The recent increase in the use of telehealth as a modality of care has been significant for patients and providers, with significant public health benefits. However, with the growing acceptance of virtual care by the general public, the Office of Inspector General (OIG) of the US Department of Health and Human Services, the Department of Justice (DOJ) and other federal regulators have also strengthened the fight against fraud in this area, in particular through the recent publication of the OIG Special Fraud Alert (SFA).
The proliferation of telehealth services during the COVID-19 pandemic has heightened government oversight in this area, although many enforcement actions have also targeted pre-pandemic behaviors. Specifically, the DOJ has focused its enforcement on purported telemedicine companies hiring physicians to perform minimal encounters and prescribe medically unnecessary durable medical equipment (DME), prescription creams, diabetic supplies, or laboratory services and genetic tests that are ultimately billed to government payers, including Medicare. and Medicaid. On July 20, 2022, DOJ announced charges against 36 defendants across the United States, alleging fraudulent schemes totaling more than $1.2 billion.

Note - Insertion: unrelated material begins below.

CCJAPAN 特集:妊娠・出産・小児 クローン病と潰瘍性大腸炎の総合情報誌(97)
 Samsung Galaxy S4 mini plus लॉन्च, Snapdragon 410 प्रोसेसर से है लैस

Together with the DOJ, BIG issued the SFA outlining suspicious characteristics of alleged telemedicine companies engaged in such fraudulent schemes.
The SFA describes a common pattern in which so-called “telemedicine companies” craft deals with unscrupulous or unwitting clinicians to order or prescribe items and services based on limited interactions and regardless of medical necessity. Some of these arrangements involve these fraudulent actors asking clinicians to prescribe pre-selected items or services, while other arrangements do not allow clinicians to review legitimate patient medical records before making a prescribing decision.
In the SFA, the OIG identifies a non-exhaustive list of seven “suspicious characteristics” that suggest an increased risk of fraud and abuse, including the following:
- Patients are identified and recruited through call centers, health fairs, recruiters, telemarketing channels or social media advertising free or low cost items or services.
- Lack of sufficient contact with patients to assess the medical necessity of prescribed items or services.
- Compensation based on volumes of items or services ordered or prescribed.
- Refusal to accept insurance from payors not affiliated with federal health care programs.
- Misrepresentation of whether the company actually bills federal health care programs.
- Predetermine or limit the types of products or services that clinicians can prescribe, such as limiting prescriptions to certain EMRs or topical creams.
- Do not expect, allow or require clinicians to follow up on patients.
The SFA is an important tool for distinguishing between legitimate telehealth models and potentially fraudulent telemarketing companies claiming to sell health products. Although the OIG does not acknowledge it, there are clear distinctions between genuine telehealth providers and bogus operations that only do telemarketing. Especially as more telehealth providers participate in federal health care programs and as Medicare and Medicaid cover more service modalities, including audio-only encounters and store-and-forward services, providers telehealth professionals will need to use a variety of tools to provide care. While this can create efficiencies, especially in conjunction with value-based care programs, it also increases the risk that telehealth platforms will come under scrutiny from the OIG and the DOJ.
In anticipation of law enforcement and whistleblower activities that will attempt to take advantage of the SFA, telehealth providers should reassess their operations and compliance activities with respect to the provision of services or the ordering of products, tests and prescription drugs. In particular, telehealth providers should assess the types of items or services included in formularies, “do not prescribe” lists and other prescribing policies, monitor the duration of patient encounters, and implement controls, such as peer audits or quality assurance committees, to ensure that prescribed items and services are medically necessary.